Introduction

The HPE CSI Driver for Kubernetes includes a Kubernetes Pod Monitor. Specifically it looks for Pods with the label monitored-by: hpe-csi and has NodeLost status set on them. This usually occurs if a node becomes unresponsive or partioned due to a network outage. The Pod Monitor will delete the affected Pod and associated HPE CSI Driver VolumeAttachment to allow Kubernetes to reschedule the workload on a healthy node.

The Pod Monitor is mandatory and automatically applied for the RWX server Deployment managed by the HPE CSI Driver. It may be used for any Pods on the Kubernetes cluster to perform a more graceful automatic recovery rather than performing a manual intervention to resurrect stuck Pods.

CSI Driver Parameters

The Pod Monitor is part of the "hpe-csi-controller" Deployment served by the "hpe-csi-driver" container. It's by default enabled and the Pod Monitor interval is set to 30 seconds.

Edit the CSI driver deployment to change the interval or disable the Pod Monitor. 

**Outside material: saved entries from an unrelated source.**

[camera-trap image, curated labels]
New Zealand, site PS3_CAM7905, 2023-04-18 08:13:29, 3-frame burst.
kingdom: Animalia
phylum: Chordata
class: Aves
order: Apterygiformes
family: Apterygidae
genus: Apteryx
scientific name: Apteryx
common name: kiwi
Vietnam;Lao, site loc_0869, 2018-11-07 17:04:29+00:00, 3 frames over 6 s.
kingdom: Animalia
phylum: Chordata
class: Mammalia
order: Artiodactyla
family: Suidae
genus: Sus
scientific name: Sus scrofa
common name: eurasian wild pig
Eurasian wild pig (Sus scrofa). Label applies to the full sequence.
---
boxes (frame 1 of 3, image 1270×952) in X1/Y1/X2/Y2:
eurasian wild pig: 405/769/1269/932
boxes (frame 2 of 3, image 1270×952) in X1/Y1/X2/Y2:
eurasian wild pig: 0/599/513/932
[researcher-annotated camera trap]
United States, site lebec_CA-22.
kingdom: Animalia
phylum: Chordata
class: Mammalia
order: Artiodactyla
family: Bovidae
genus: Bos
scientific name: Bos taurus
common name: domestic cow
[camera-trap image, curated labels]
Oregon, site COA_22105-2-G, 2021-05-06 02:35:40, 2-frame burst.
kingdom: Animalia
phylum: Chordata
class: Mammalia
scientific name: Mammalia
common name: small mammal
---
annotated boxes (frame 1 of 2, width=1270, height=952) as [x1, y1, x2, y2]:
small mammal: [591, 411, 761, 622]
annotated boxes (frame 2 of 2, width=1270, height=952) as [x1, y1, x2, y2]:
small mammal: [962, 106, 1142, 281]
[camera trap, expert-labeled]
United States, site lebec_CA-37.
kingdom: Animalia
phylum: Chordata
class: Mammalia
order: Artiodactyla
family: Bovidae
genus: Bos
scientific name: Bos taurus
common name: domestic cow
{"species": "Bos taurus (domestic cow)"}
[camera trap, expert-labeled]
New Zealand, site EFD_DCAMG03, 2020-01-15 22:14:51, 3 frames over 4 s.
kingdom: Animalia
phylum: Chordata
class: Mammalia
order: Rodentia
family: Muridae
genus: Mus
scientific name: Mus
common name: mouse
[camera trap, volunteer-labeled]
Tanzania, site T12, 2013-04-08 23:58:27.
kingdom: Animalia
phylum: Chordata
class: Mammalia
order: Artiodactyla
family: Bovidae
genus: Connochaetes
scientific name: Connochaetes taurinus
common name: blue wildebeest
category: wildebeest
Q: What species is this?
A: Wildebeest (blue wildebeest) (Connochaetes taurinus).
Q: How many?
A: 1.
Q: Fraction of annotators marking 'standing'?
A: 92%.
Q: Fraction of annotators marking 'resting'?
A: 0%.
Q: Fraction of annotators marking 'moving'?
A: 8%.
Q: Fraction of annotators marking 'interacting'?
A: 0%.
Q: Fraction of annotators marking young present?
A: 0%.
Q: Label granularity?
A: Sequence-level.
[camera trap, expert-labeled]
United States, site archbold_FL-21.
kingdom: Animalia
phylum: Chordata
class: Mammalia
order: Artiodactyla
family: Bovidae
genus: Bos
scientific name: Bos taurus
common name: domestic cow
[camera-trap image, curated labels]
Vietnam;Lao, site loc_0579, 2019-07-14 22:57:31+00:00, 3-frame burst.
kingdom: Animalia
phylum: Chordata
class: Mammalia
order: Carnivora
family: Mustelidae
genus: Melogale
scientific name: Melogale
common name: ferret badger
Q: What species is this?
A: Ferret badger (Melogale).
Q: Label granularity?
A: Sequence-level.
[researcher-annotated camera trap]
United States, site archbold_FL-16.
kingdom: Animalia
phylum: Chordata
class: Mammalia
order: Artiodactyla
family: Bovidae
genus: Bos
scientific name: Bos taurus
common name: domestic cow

kubectl edit -n hpe-storage deploy/hpe-csi-controller

The parameters that control the "hpe-csi-driver" are the following:

        - --pod-monitor
        - --pod-monitor-interval=30

Pod Inclusion

Enable the Pod Monitor for a single replica Deployment by labeling the Pod (assumes an existing PVC name "my-pvc" exists).

apiVersion: apps/v1
kind: Deployment
metadata:
  name: my-app
  labels:
    app: my-app
spec:
  replicas: 1
  strategy:
    type: Recreate
  selector:
    matchLabels:
      app: my-app
  template:
    metadata:
      labels:
        monitored-by: hpe-csi
        app: my-app
    spec:
      containers:
      - image: busybox
        name: busybox
        command:
          - "sleep"
          - "4800"
        volumeMounts:
        - mountPath: /data
          name: my-vol
      volumes:
      - name: my-vol
        persistentVolumeClaim:
          claimName: my-pvc

Danger

It's imperative that failure scenarios that are being mitigated for the application are properly tested before put into production. It's up to the CSP to fence the PersistentVolume attached to an isolated node when a new "NodePublish" request comes in. Node isolation is the most dangerous scenario as the workload continues to run on the node when disconnected from the outside world. Simply shutdown the kubelet to test this scenario and ensure the block device become inaccessible to the isolated node.

Limitations

  • Kubernetes provide automatic recovery for your applications, not high availability. Expect applications to take minutes (up to 8 minutes with the default tolerations for node.kubernetes.io/not-ready and node.kubernetes.io/unreachable) to fully recover during a node failure or network partition using the Pod Monitor for Pods with PersistentVolumeClaims.
  • HPE CSI Driver 2.3.0 to 2.4.1 are inffective on StatefulSets due to an upstream API update that did not take the force flag into account.
  • Using the Pod Monitor on a workload controller besides a Deployment configured with .spec.strategy.type "Recreate" or a StatefulSet is unsupported. The consequence of using other settings and controllers may have undesired side effects such as rendering "multi-attach" errors for PersistentVolumeClaims and may delay recovery.